Los días entre semana son mejores que los festivos para pasear y hacer visitas. La gente tiene otro humor, mejor o peor, según toque. La ciudad se mueve a otro ritmo, más frenético, pero también más decidido, dejando vía libre a quienes salimos a observar el mundo. Es uno de mis pequeños placeres. Me temo que, a causa del reloj laboral y los deseos de prosperidad de cada persona, mi generación ha olvidado que la calle también es vida, y sólo la pisa para ir de un lugar a otro, como medio de transición, de casa al trabajo y viceversa, en lugar de formar parte de ella, de sus cafeterías, de sus parques, de los momentos anónimos que nos brinda el día a día. La libertad está lejos del fin de semana.

Tras un vermú de mediodía y una conversación rica en reflexiones, entro en una de esas cadenas de librerías para echar un vistazo de las novedades y fijarme en las portadas. Hace tiempo que veo esta clase de lugares como el código verde de Matrix. En lugar de novedades, calculo el precio que habrán pagado las editoriales de turno para que el libro esté ahí, o ahí, o allí detrás, o bocabajo. Cuento hasta tres y busco la bolsa de Lays que vemos al entrar en un supermercado. Ahí está, el libro de la temporada. Recorro un pasillo y veo un libro en el suelo que se ha caído. Anagrama hizo muy bien aquellas colecciones coloridas de mis autores favoritos de juventud. Por el amarillo, podría ser Bukowski, Kerouac o Highsmith, pero era un ejemplar de Pregúntale al polvo de John Fante. Me acordé de cuando yo quería ser Bandini, en mis años de universidad. Todavía lo sigo queriendo, o quizá ya lo haya sido. Nunca lo sabré, pero hay trenes que sólo pasan una vez. Y hoy Fante es un objeto del pasado, como los candelabros que venden en el rastro o las viejas máquinas de escribir. Al menos, sus libros perduran durante décadas. El resto del pasillo terminará en un almacén con plástico alrededor. Se ha desvirtualizado tanto el carácter único de la persona que escribe, que nos importan más los focos y las pantallas.

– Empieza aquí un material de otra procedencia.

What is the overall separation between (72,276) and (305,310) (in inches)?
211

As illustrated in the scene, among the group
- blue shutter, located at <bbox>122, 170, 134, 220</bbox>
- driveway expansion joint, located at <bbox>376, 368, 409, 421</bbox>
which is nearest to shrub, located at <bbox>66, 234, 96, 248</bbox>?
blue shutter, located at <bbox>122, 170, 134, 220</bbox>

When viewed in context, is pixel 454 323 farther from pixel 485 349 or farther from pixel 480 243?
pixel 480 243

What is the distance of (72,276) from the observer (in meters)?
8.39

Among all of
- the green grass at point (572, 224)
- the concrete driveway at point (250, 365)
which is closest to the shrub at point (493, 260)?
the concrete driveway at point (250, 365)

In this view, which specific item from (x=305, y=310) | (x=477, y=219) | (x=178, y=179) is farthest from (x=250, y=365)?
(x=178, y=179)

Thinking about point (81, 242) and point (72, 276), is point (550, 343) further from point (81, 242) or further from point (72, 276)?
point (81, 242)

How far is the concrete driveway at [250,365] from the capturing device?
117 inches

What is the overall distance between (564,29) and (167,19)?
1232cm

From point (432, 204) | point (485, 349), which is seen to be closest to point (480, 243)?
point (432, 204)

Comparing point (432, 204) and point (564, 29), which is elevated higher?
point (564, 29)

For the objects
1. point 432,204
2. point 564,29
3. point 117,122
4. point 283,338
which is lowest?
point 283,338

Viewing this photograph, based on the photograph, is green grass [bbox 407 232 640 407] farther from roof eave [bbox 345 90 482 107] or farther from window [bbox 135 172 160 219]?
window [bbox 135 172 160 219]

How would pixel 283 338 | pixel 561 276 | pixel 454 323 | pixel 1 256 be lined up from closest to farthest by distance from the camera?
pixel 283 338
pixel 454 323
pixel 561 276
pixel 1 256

La senda del perdedor, que decía Chinaski.

Patricia Highsmith nunca lloró en público, ni pidió que escucharan lo que tenía que decir. Ella escribió, vivió y nos dejó un bonito de lugares que hoy son otra cosa. En su última etapa, se encerró en Suiza, reunida de botellas y sin dejar que nadie la molestara. Y no me extraña. Hoy pocos se meten en el fango, ni se abrazan al caos de la incertidumbre. Hoy nadie quiere ser Bandini.

Dejo el libro en la sección efe, salgo de la librería sin que nadie note mi presencia y callejeo por Conde Duque hasta Princesa. Me gusta esta zona, tal vez por la cantidad de recuerdos que habitan en ella, de citas que no pasaron de un calentón, de una noche de sábanas sucias; de borracheras entre amigos a deshoras, celebrando triunfos o apagando derrotas. Muchos de esos amigos desaparecieron. La vida se los llevó a otro lugar más cómodo, a un cubículo de oficina y a una relación en pareja con un piso de dos dormitorios. Algunos son felices, otros… no. Llego a Argüelles, veo las cristaleras de los bares y hubo una época en la que ese que tengo delante, fue mi favorito, hasta que lo quemé para siempre.

Cuando llego al barrio, la porteña que trabaja en el bar me dice que cuándo les hago una visita, que ya no me dejo ver. Le digo que pronto, fijándome en esos ojos caramelo y en esa sonrisa que nunca decae. Ella sabe más de la vida que yo y no necesita contarlo en doscientas páginas. Prefiero que lo haga desde la barra.

Me siento afortunado por lo logrado, pero más por lo vivido, por las texturas acariciadas y por los amaneceres que guardo entre mis recuerdos. No viajo para contar, sino que cuento lo que ya he viajado. Por eso, mis mundos son lo que son, y están y estarán, por mucho maquillaje que lleven para engañar a las mentes más planas, aferrados a la realidad del ser humano. Para escribir, hay que vivir cada latido, pero para vivir, no es necesario escribir, tan sólo sonreír y dejarse llevar. Cuando viajamos en coche, sólo pensamos en llegar al destino. Aquí, el destino supone el fin de todo. Comenzamos sin que nos avisen y nos marchamos del mismo modo: solos. Trayecto sólo hay uno y más vale aprovechar las opciones que nos dan.

Yo opté por vivir, pero la escritura fue quien me eligió a mí.